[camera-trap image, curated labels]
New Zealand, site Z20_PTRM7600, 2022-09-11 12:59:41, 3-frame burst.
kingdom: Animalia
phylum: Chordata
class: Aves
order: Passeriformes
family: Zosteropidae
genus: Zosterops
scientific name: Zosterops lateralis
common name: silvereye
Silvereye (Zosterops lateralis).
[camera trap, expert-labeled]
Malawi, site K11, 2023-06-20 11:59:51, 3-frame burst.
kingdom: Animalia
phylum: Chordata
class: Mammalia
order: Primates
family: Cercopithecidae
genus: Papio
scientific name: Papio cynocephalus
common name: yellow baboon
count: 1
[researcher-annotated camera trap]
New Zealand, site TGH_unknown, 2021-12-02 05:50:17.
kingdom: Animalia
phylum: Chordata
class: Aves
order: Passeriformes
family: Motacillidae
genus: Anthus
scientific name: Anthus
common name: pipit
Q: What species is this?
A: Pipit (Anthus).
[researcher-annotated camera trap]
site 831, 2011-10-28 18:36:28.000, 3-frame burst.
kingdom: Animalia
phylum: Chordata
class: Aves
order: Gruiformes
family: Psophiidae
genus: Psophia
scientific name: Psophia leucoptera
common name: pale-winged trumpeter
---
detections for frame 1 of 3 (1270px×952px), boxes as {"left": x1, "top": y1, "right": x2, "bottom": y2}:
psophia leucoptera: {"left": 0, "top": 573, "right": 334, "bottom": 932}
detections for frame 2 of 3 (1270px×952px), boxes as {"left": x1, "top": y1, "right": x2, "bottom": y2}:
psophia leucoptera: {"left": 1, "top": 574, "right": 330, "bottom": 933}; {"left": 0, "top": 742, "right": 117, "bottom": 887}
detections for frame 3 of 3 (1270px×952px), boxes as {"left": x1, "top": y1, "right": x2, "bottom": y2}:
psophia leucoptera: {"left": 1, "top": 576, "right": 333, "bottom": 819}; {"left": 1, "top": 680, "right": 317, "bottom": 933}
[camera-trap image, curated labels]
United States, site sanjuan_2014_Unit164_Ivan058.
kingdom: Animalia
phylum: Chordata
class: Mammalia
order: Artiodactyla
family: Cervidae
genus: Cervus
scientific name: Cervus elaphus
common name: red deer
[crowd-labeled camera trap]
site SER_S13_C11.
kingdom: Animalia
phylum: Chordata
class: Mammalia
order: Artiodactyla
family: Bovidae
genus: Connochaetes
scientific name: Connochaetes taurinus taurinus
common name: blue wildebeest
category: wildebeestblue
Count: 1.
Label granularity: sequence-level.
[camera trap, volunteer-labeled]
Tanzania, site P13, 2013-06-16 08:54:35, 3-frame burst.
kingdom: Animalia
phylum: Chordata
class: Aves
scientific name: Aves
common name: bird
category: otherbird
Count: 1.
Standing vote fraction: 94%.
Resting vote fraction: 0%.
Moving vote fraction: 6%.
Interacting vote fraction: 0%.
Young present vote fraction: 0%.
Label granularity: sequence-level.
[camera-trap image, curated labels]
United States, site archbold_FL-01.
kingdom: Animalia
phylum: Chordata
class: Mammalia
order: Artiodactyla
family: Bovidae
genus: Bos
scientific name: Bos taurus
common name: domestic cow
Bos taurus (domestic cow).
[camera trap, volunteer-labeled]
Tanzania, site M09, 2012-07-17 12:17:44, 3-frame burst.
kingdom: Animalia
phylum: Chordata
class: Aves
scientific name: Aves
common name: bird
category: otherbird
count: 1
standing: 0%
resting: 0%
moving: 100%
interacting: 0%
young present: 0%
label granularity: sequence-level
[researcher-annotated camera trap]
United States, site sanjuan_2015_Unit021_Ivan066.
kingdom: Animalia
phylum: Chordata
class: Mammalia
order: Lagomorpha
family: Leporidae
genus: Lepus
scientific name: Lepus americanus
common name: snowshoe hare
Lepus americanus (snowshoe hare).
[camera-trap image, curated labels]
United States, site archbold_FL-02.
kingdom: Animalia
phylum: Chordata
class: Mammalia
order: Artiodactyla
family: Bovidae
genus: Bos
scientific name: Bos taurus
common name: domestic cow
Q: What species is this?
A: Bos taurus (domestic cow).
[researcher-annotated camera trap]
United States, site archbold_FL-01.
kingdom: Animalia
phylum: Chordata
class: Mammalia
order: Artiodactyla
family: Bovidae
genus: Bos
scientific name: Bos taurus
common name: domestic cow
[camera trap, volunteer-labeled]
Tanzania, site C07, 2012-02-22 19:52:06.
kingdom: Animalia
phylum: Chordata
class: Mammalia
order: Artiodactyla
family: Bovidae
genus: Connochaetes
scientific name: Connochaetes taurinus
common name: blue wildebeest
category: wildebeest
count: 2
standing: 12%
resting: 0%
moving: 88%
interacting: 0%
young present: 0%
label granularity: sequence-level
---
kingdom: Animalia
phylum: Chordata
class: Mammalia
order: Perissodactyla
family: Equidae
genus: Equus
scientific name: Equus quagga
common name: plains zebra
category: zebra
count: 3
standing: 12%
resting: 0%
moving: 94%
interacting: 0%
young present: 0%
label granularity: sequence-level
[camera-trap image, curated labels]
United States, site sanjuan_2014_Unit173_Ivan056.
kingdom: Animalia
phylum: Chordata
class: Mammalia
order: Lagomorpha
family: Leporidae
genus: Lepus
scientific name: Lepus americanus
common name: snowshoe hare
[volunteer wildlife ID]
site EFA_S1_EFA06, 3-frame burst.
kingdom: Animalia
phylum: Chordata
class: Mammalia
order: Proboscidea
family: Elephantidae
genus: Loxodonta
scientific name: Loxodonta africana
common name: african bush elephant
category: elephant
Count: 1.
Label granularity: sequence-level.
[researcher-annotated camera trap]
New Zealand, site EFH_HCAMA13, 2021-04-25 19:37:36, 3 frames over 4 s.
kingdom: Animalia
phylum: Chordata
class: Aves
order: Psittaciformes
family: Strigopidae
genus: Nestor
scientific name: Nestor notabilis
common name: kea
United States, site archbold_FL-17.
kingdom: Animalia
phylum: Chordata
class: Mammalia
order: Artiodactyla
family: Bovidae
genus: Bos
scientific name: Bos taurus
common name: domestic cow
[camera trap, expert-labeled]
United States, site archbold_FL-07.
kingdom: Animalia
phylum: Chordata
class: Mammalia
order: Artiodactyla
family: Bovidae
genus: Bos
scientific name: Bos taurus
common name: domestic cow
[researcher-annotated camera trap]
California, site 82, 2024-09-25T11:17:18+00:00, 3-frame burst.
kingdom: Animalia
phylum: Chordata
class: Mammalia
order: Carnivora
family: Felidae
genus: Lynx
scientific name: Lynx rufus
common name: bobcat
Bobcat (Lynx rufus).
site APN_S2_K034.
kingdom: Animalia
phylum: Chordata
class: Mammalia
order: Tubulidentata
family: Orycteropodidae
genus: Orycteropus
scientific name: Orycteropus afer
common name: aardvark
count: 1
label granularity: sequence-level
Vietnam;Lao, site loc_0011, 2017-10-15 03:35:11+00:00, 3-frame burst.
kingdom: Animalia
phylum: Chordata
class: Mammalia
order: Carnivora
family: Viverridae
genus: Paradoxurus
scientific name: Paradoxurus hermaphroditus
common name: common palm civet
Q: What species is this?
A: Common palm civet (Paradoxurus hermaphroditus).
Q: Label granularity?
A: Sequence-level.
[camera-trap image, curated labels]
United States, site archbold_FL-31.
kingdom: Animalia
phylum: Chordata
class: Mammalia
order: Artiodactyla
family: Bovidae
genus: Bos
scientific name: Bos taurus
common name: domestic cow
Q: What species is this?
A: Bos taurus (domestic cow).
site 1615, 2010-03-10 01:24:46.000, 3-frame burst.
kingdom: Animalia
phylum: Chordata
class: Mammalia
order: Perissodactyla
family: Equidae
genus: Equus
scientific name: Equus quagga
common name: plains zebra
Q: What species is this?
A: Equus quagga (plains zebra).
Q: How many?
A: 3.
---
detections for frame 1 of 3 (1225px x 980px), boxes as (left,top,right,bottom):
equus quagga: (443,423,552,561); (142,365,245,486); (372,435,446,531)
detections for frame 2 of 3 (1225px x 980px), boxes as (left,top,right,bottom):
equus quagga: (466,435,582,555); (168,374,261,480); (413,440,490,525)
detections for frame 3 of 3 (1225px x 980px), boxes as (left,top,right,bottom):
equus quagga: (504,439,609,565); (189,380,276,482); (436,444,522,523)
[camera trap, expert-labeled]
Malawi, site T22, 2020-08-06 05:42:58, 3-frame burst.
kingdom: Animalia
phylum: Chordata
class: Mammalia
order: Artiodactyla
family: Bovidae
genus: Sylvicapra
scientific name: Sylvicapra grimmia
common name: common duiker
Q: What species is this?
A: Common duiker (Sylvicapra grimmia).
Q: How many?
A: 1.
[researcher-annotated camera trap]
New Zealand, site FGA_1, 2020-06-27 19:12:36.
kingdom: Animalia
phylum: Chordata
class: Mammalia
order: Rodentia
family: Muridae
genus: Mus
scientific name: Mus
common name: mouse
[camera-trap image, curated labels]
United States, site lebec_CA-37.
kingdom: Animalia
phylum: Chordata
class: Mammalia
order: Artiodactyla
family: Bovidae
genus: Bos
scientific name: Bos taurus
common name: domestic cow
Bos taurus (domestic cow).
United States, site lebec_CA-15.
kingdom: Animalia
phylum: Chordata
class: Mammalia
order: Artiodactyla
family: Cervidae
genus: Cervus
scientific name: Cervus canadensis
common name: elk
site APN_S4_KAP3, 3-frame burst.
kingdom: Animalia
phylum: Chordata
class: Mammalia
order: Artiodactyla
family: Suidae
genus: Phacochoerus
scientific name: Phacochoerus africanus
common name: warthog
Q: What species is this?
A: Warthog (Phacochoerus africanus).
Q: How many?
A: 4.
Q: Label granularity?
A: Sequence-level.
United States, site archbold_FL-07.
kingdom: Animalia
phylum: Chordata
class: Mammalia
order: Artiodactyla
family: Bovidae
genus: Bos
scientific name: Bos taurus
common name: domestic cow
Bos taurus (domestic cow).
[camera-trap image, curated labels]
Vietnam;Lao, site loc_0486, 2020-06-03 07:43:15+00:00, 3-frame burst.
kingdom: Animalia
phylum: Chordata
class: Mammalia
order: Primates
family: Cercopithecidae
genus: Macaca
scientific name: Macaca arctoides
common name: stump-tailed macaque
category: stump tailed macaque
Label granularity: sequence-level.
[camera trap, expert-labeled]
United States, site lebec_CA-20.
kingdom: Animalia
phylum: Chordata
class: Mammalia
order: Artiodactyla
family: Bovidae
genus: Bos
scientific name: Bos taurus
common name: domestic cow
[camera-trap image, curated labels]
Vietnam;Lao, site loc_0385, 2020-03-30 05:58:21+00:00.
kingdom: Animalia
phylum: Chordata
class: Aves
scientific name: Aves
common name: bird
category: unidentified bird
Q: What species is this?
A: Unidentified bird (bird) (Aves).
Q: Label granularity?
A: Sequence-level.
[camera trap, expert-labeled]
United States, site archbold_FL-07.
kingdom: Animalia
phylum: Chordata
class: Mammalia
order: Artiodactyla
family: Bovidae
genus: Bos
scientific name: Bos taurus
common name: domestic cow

-------

DIRECTIONS FOR THIS TASK
Which lines above include the string "category"? Show them.

RESULT
category: wildebeestblue
category: otherbird
category: otherbird
category: wildebeest
category: zebra
category: elephant
category: stump tailed macaque
category: unidentified bird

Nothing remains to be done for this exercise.